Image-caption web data
+ + +

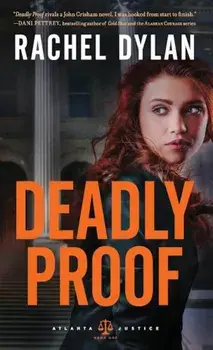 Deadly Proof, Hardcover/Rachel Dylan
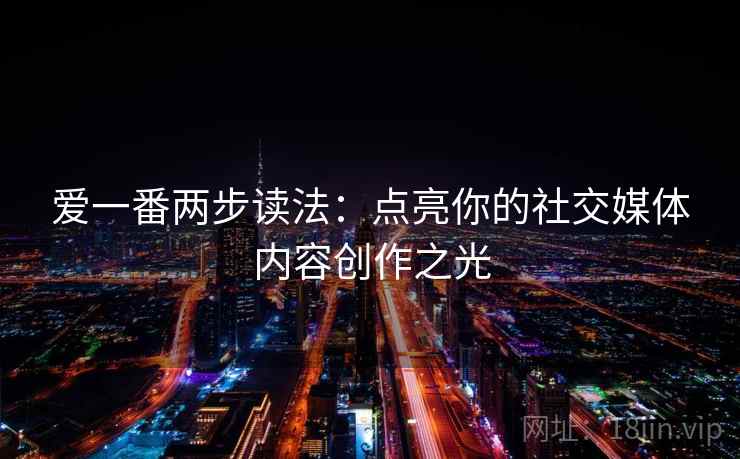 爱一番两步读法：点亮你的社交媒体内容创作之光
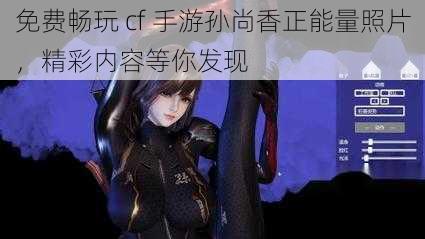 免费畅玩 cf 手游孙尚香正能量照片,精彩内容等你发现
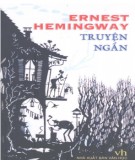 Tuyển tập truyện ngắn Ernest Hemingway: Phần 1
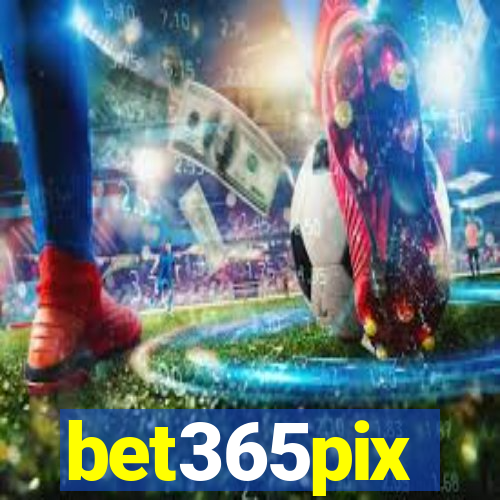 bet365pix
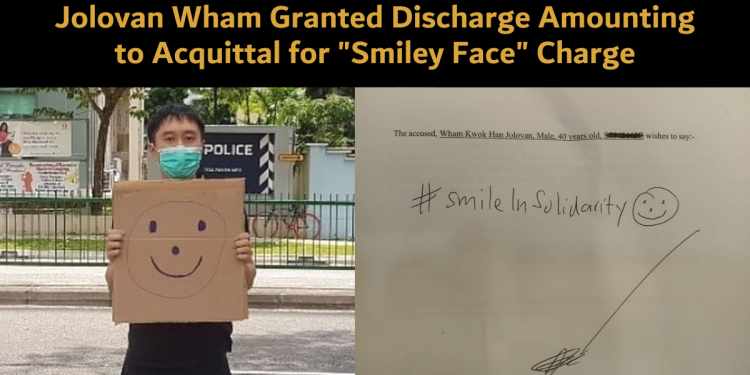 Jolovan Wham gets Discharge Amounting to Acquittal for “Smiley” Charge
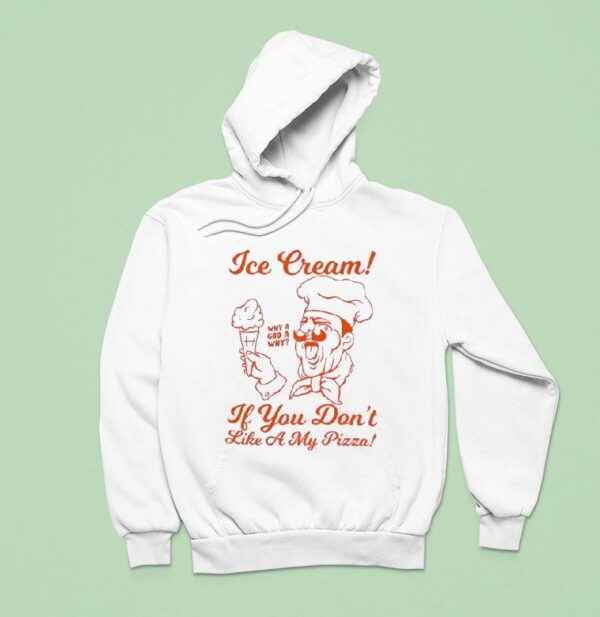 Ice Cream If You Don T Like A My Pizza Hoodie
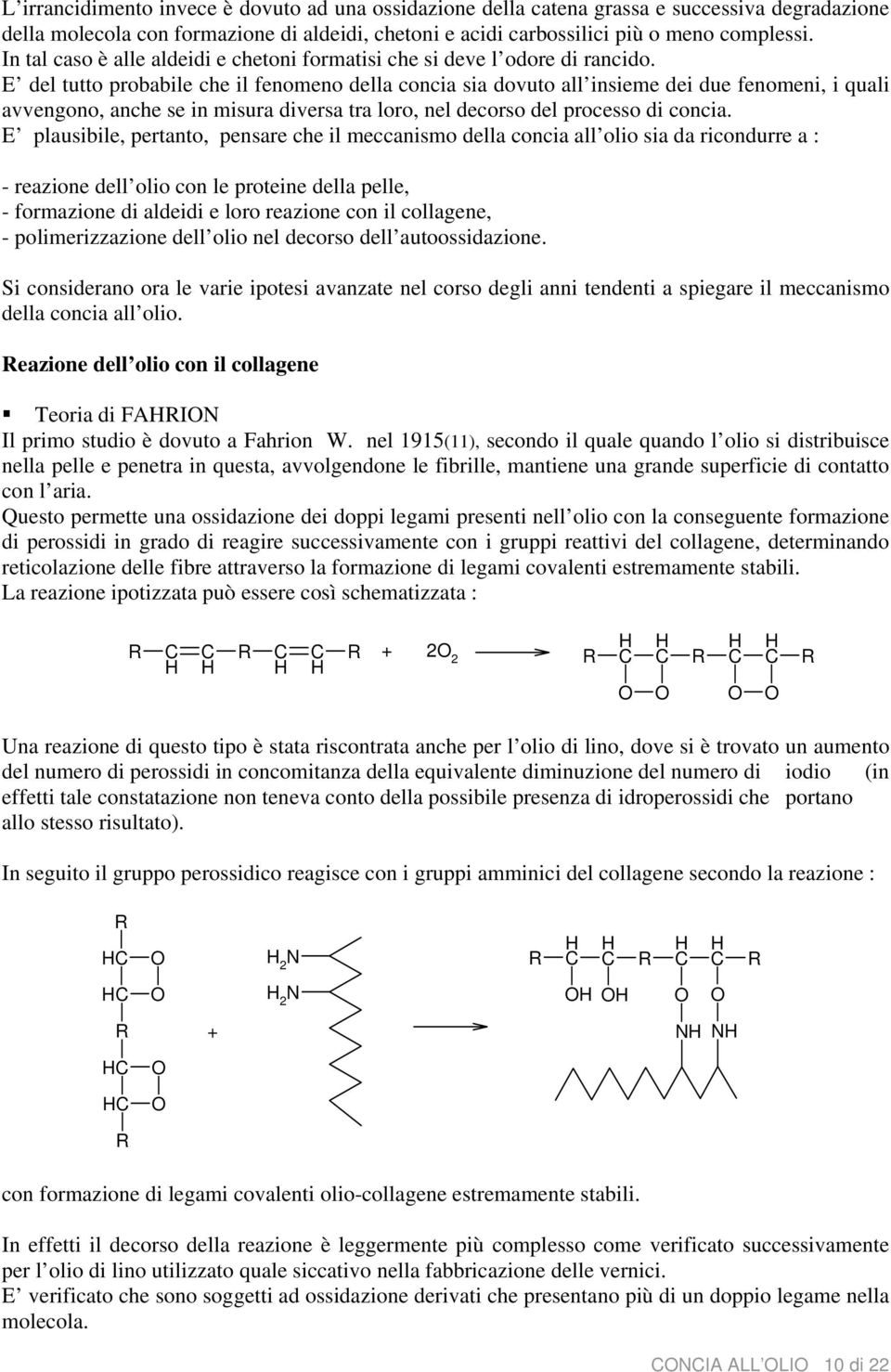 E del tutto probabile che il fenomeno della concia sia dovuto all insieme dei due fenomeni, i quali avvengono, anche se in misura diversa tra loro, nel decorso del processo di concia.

+ + +

■ Directions: In the copy, include every record exactly and no pictures at all.

■ Answer:
 Deadly Proof, Hardcover/Rachel Dylan
 爱一番两步读法：点亮你的社交媒体内容创作之光
 免费畅玩 cf 手游孙尚香正能量照片,精彩内容等你发现
 Tuyển tập truyện ngắn Ernest Hemingway: Phần 1
 bet365pix
 Jolovan Wham gets Discharge Amounting to Acquittal for “Smiley” Charge
 Ice Cream If You Don T Like A My Pizza Hoodie
 E del tutto probabile che il fenomeno della concia sia dovuto all insieme dei due fenomeni, i quali avvengono, anche se in misura diversa tra loro, nel decorso del processo di concia.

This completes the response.